Job = Copy out exactly each line from the line with "By how much" through the last line of the material below.

Supplied material =
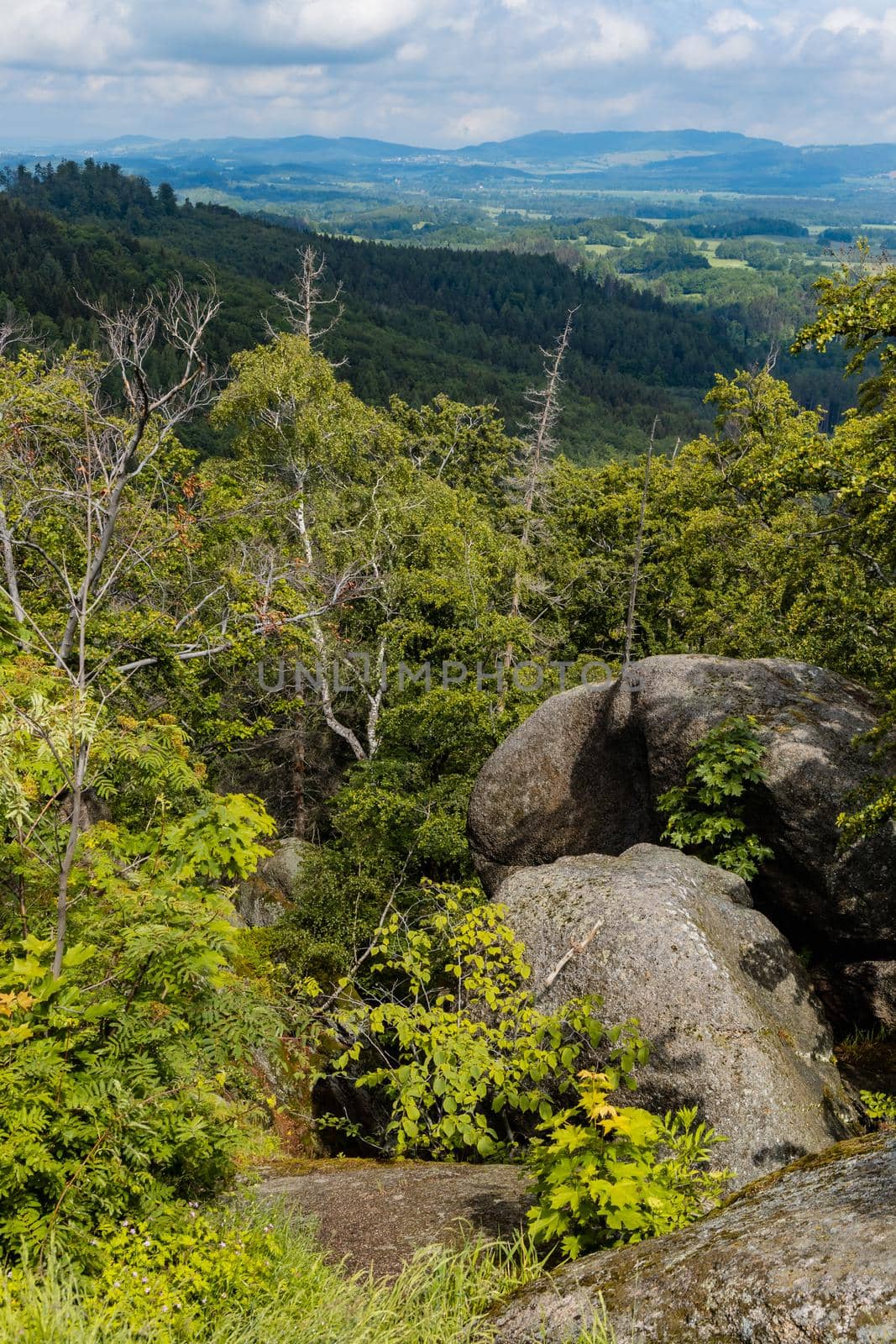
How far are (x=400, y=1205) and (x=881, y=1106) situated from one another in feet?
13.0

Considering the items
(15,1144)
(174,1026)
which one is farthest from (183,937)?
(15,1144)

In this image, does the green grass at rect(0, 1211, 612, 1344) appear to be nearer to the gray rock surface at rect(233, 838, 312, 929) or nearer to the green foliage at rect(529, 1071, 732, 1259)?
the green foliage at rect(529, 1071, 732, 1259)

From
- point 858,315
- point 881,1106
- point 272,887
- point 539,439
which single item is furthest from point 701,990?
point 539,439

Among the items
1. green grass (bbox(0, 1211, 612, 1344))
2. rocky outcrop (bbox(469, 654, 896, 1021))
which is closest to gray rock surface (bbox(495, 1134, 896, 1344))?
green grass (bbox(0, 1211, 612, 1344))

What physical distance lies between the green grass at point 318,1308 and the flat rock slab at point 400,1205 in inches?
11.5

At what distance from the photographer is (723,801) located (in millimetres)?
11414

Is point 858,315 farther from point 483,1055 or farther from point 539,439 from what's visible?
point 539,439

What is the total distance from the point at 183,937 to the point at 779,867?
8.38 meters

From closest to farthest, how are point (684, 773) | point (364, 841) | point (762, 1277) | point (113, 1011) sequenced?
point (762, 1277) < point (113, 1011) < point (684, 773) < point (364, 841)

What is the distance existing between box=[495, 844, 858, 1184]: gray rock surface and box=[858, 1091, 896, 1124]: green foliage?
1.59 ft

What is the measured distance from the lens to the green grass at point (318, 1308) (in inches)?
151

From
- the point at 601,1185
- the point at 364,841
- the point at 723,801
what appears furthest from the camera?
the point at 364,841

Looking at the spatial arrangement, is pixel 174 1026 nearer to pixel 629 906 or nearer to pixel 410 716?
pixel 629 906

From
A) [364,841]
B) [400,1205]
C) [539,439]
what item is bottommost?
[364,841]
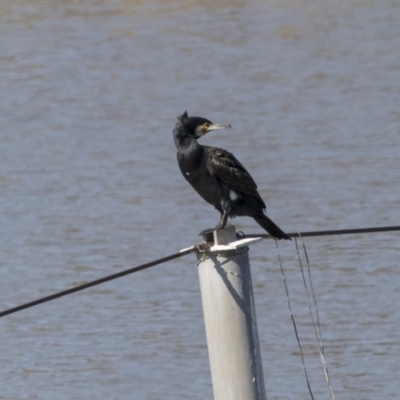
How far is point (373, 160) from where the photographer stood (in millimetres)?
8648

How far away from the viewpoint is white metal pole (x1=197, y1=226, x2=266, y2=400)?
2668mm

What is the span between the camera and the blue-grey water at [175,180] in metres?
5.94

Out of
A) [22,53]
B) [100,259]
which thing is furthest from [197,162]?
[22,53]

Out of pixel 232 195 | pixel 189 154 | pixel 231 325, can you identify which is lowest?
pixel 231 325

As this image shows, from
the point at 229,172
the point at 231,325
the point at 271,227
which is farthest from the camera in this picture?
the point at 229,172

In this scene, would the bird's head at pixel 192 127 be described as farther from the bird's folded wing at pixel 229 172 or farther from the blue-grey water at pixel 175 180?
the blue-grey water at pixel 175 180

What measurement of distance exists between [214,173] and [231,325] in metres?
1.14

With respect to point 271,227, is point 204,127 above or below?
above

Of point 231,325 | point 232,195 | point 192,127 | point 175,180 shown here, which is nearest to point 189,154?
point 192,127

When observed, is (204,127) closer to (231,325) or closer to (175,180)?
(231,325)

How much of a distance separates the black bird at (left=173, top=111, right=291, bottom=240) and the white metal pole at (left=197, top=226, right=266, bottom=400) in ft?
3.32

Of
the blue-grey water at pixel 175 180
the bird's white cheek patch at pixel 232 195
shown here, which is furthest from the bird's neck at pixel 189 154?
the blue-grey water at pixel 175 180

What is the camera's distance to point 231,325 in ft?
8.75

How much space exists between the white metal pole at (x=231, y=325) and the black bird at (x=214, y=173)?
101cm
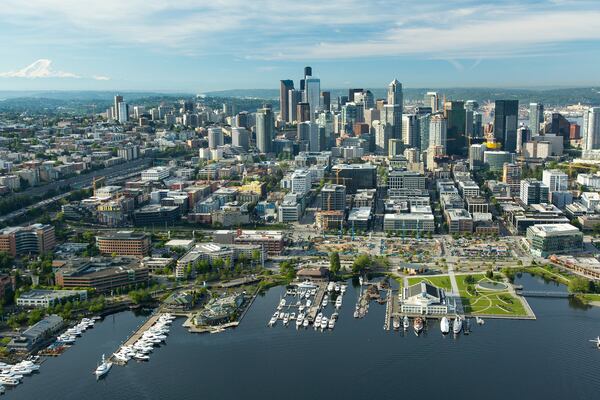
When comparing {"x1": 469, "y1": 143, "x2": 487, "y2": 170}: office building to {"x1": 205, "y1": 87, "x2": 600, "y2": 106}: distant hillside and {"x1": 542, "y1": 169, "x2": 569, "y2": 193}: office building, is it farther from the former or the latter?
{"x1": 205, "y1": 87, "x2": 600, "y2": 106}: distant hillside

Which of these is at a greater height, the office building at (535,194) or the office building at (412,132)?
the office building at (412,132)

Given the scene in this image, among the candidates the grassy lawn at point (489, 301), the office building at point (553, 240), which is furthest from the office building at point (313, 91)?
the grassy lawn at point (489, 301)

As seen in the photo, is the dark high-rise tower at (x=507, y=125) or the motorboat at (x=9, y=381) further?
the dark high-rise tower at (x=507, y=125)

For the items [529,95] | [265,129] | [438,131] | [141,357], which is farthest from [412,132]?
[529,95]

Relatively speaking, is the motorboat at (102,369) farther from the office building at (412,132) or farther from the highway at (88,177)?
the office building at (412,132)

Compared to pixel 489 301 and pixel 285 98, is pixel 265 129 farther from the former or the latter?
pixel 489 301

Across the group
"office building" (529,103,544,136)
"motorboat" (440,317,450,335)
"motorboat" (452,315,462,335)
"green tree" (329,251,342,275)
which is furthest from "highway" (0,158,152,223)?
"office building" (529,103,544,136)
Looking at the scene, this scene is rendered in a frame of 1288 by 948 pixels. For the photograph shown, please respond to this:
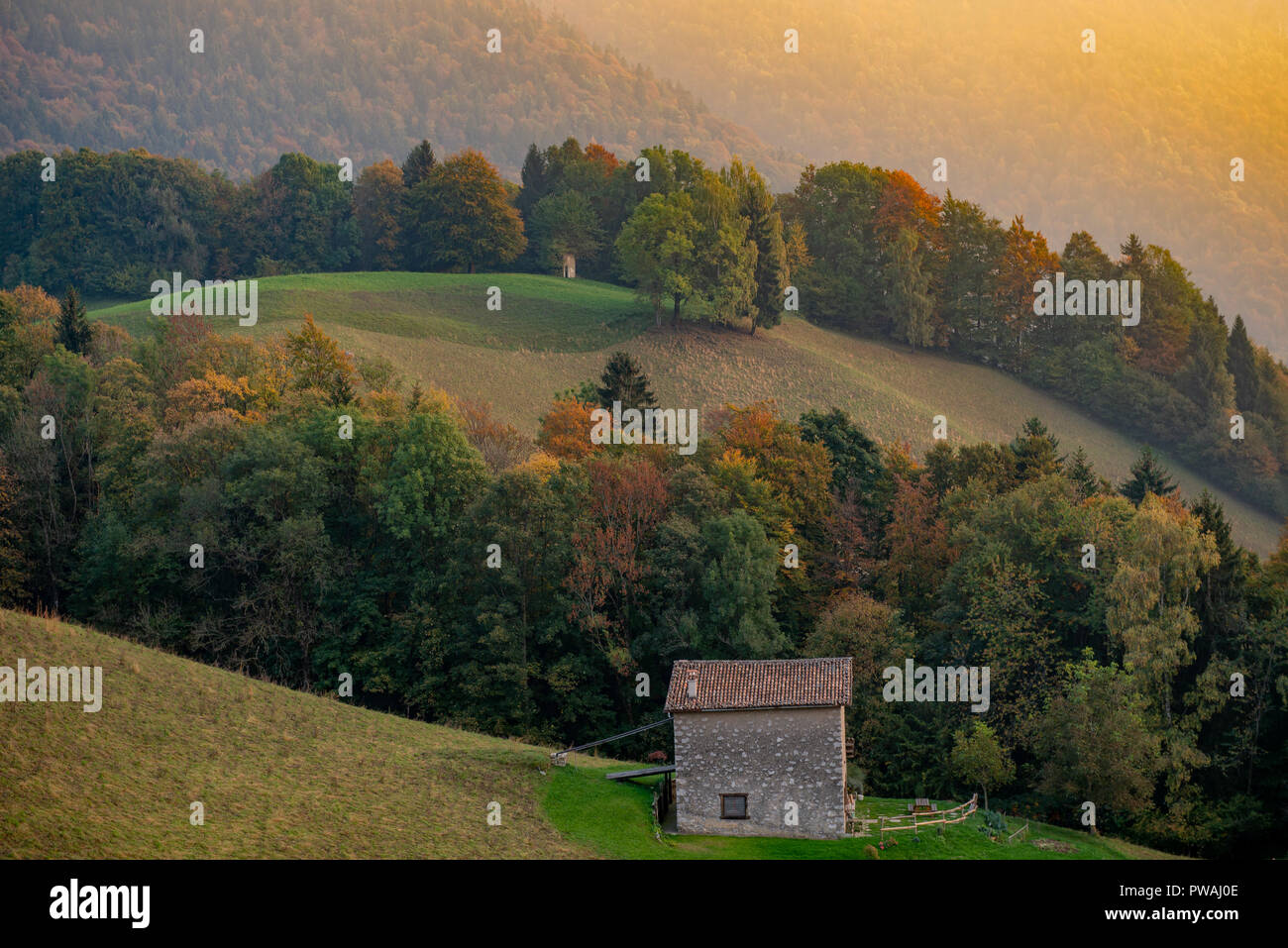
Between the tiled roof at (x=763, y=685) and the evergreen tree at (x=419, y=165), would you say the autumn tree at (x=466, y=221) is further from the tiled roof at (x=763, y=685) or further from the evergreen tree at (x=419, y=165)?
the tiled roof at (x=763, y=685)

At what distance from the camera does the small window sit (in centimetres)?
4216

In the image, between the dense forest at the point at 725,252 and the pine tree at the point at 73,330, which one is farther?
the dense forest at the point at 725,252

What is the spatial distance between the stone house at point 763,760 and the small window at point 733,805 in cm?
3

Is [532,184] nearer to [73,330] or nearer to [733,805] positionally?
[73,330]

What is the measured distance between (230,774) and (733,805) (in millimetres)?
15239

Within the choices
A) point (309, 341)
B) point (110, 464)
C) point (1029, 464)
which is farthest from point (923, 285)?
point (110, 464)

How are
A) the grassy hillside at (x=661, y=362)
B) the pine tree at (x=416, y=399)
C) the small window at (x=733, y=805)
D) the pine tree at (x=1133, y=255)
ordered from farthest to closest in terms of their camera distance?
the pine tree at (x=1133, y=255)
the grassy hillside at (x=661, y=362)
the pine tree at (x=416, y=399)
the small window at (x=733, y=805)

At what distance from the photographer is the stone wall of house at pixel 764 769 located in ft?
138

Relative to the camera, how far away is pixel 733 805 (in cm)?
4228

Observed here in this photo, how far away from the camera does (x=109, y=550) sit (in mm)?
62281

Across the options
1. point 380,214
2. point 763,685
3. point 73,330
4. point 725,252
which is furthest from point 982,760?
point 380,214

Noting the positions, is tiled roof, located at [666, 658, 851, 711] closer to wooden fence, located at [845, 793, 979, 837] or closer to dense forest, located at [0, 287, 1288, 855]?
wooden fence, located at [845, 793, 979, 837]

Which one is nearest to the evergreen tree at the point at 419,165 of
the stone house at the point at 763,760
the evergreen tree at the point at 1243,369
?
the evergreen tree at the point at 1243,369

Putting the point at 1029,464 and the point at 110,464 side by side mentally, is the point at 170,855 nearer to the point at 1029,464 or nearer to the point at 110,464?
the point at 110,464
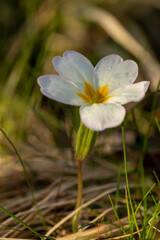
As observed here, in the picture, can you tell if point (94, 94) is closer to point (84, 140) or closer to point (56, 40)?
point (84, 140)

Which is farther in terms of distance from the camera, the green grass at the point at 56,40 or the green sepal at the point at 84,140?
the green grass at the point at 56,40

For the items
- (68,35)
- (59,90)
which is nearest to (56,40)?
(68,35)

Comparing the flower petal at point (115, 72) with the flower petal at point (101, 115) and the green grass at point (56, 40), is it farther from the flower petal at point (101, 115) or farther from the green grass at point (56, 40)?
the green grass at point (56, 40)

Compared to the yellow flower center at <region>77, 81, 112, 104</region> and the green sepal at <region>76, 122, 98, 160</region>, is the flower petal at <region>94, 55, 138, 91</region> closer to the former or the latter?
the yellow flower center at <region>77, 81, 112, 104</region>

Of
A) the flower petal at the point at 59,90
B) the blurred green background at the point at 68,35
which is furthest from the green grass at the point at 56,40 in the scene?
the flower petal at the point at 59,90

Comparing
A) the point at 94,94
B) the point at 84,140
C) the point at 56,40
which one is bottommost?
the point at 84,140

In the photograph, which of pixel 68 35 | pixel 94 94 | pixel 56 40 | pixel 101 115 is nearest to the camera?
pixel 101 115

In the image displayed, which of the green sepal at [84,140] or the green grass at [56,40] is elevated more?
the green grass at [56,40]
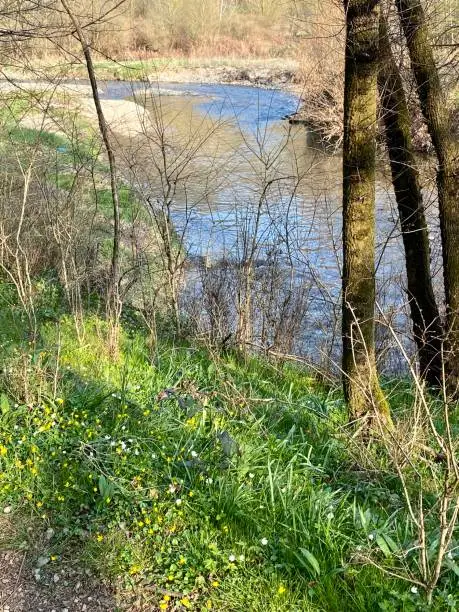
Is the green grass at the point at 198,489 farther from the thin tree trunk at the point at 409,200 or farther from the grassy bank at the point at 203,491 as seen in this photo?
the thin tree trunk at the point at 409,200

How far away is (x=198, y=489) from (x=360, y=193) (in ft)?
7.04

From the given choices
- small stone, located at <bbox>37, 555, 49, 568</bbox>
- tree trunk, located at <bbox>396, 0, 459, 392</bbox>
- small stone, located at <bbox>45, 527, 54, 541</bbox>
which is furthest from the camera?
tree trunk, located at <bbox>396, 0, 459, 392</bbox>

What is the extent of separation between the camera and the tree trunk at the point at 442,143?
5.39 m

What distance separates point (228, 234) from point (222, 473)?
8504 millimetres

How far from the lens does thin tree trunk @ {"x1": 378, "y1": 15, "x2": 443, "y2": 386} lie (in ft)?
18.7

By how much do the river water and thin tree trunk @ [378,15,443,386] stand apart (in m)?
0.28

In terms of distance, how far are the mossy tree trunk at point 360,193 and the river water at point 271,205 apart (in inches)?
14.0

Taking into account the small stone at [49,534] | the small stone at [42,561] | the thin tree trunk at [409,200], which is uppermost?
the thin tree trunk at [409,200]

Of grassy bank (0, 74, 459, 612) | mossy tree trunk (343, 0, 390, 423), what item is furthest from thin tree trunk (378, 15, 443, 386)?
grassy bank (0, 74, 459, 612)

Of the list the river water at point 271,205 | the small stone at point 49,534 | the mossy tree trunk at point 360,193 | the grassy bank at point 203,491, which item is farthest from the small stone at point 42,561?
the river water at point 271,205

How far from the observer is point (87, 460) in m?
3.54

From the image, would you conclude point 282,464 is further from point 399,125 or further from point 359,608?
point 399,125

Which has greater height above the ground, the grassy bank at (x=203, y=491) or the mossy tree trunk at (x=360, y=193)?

Answer to the problem =
By how much do the river water and thin tree trunk @ [378,15,443,386] stand apart (in m)?
0.28

In terms of distance, how far are the mossy tree trunk at point 360,193 and the river water at point 271,205 apart (in inches)?
14.0

Taking into account the small stone at [49,534] | the small stone at [42,561] | the thin tree trunk at [409,200], which is uppermost?
the thin tree trunk at [409,200]

Of grassy bank (0, 74, 459, 612) | mossy tree trunk (343, 0, 390, 423), what item is furthest from thin tree trunk (378, 15, 443, 386)?
grassy bank (0, 74, 459, 612)

Of the list the river water at point 271,205 | the small stone at point 49,534 | the mossy tree trunk at point 360,193 | the grassy bank at point 203,491, which item is farthest from the small stone at point 42,561?
the river water at point 271,205

How far from the observer is point (87, 460) in m?
3.54

From the image, would you conclude point 282,464 is further from point 399,125 or further from point 359,608?
point 399,125

Which has greater height above the ground, the grassy bank at (x=203, y=491) or the mossy tree trunk at (x=360, y=193)?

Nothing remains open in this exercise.